#### Lesetext:
•••
# PC-Eigenbau



## Imens0 (13. Oktober 2007)

Ich überlege mir, ob ich meinen nächsten PC selbst zusammenbauen soll oder zusammen bauen lasse. Billiger ist selbst zusammenabauen auf jeden fall...vorausgesetzt ich mach meine Hardware dabei nicht kaputt^^ Das einzige Problem ist eigentlich der Prozessor. 
Den kann man sicher nur richtig einsetzen oder??? Und ich hab kein Plan wie viel und wie überhaupt ich die Wärmeleitpaste da drauf schmotzen soll....kann da mal einer n kurzes Tutorial für mich verfassen??? Und dann die Kühler montage....kp
Ich denk ich würds schon so einigermaßen hinbekommen, bin ja nicht blöd^^ Aber bei ganz neuer, teurer Hardware bin ich zu geizig um einfach zu probieren und unter umständen nochmal zu kaufen...
Das beste wär wenn jemand n komplettes PC-Eigenbau Tutorial macht, mit Bildern und so........


----------



## Kovsk (13. Oktober 2007)

Bilder habe ich leider net.
Die CPUs kann mann nur richtig einsetzen.
Wärmeleitpaste, genz einfach, nur ne kleine klecks auf den Headspeader der CPu und dann verstreichen, ich nehme dazu nen kleinen Spachtel, mann darf halt net zu viel drauf amchen, sonst wirkt er netmehr leitend, sondern isolierent.
Die Kühlermotage ist da so ne Sache, was solls denn sein AMD oder Intel?


----------



## Piy (13. Oktober 2007)

joa wie gesagt, weniger ist mehr, wenn zuwenig drauf ist, hats weniger auswirkungen als bei zuviel...


----------



## HtPC (13. Oktober 2007)

Imens0 schrieb:


> Ich überlege mir, ob ich meinen nächsten PC selbst zusammenbauen soll oder zusammen bauen lasse. Billiger ist selbst zusammenabauen auf jeden fall...vorausgesetzt ich mach meine Hardware dabei nicht kaputt^^ Das einzige Problem ist eigentlich der Prozessor.
> Den kann man sicher nur richtig einsetzen oder??? Und ich hab kein Plan wie viel und wie überhaupt ich die Wärmeleitpaste da drauf schmotzen soll....kann da mal einer n kurzes Tutorial für mich verfassen??? Und dann die Kühler montage....kp
> Ich denk ich würds schon so einigermaßen hinbekommen, bin ja nicht blöd^^ Aber bei ganz neuer, teurer Hardware bin ich zu geizig um einfach zu probieren und unter umständen nochmal zu kaufen...
•••
#### Einträge:
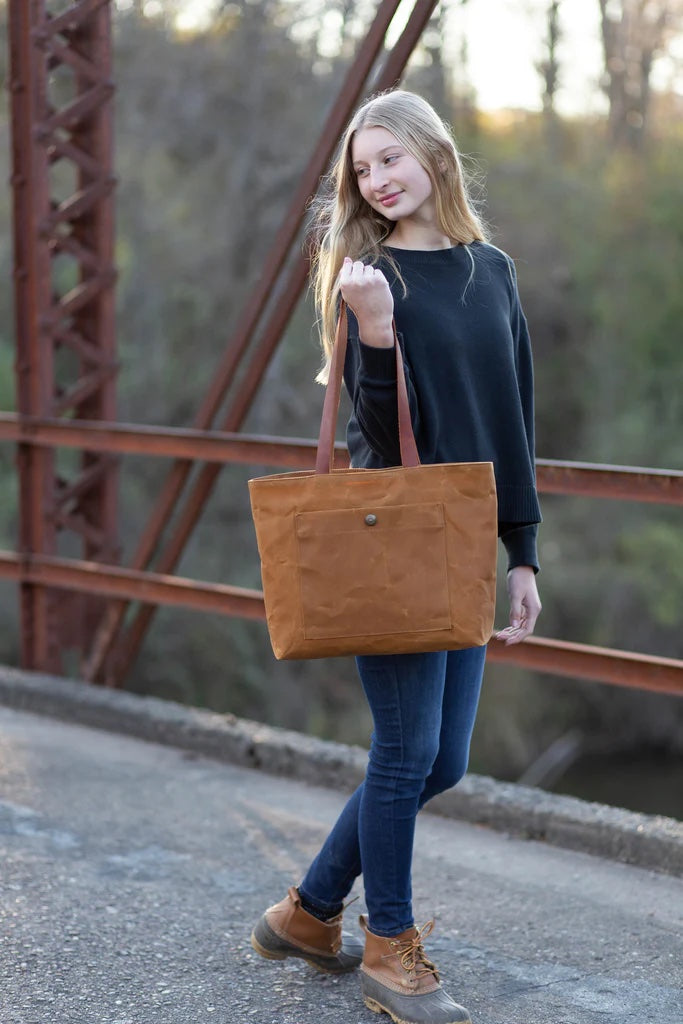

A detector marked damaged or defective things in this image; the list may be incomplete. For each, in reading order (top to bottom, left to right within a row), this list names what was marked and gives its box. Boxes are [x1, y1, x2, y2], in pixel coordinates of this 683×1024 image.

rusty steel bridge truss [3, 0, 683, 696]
•••
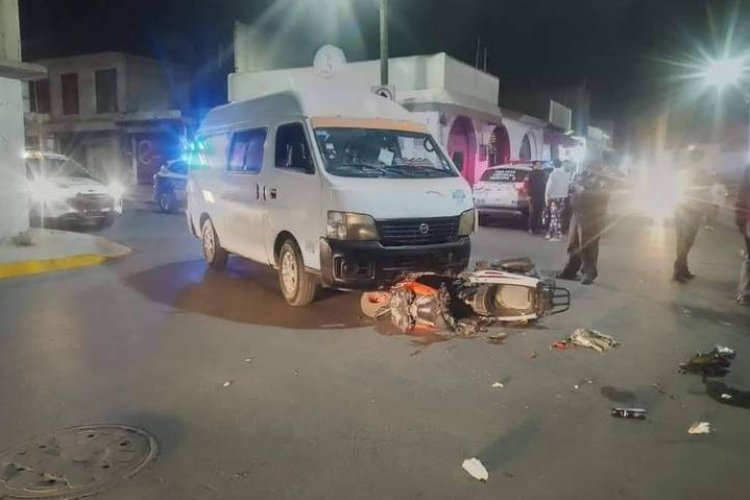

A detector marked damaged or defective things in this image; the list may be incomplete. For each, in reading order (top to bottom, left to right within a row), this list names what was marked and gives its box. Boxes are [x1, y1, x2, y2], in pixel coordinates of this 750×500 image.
•••
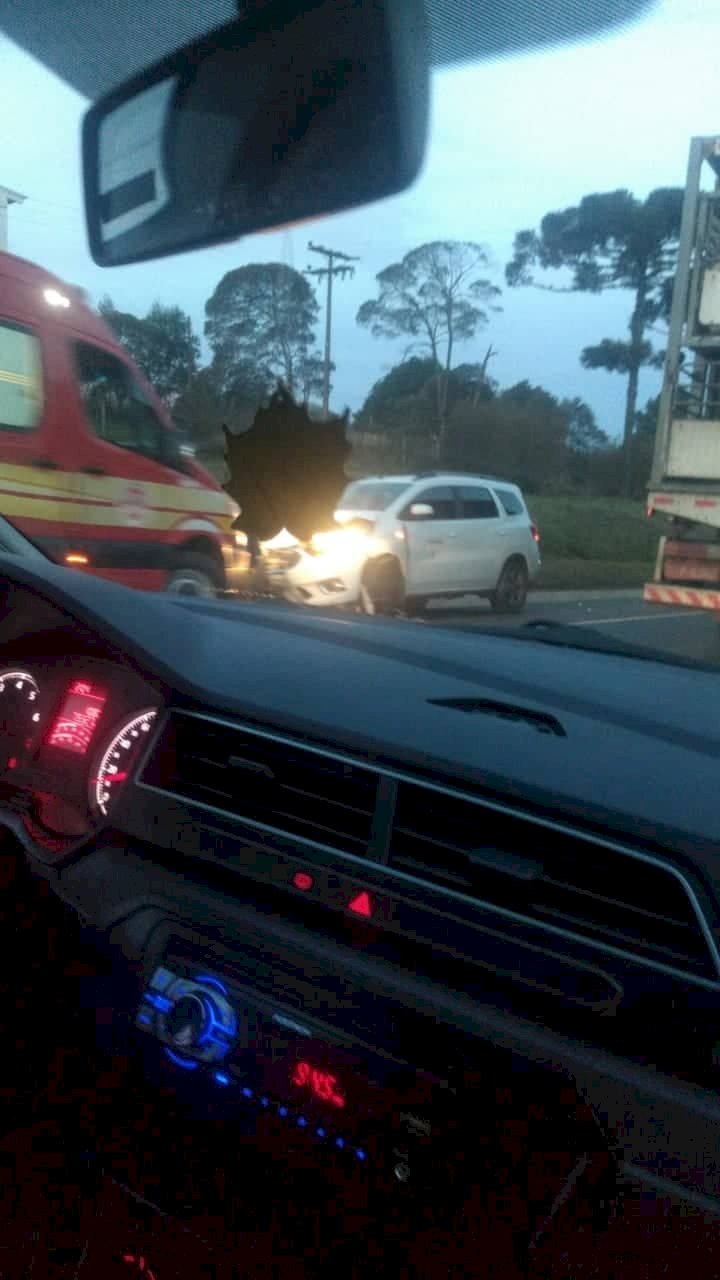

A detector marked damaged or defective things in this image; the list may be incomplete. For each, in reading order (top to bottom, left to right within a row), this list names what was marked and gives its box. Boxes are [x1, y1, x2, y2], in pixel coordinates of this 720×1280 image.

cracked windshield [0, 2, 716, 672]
•••
#### Schriftliche Aufgabe:
Geben Sie aus der Diskussion zum PC-Eigenbau den Abschnitt wortgetreu wieder, der mit „Das beste wär“ beginnt und sich bis einschließlich „leitend, sondern isolierent.“ erstreckt.

#### Erledigte Aufgabe:
Das beste wär wenn jemand n komplettes PC-Eigenbau Tutorial macht, mit Bildern und so........


----------



## Kovsk (13. Oktober 2007)

Bilder habe ich leider net.
Die CPUs kann mann nur richtig einsetzen.
Wärmeleitpaste, genz einfach, nur ne kleine klecks auf den Headspeader der CPu und dann verstreichen, ich nehme dazu nen kleinen Spachtel, mann darf halt net zu viel drauf amchen, sonst wirkt er netmehr leitend, sondern isolierent.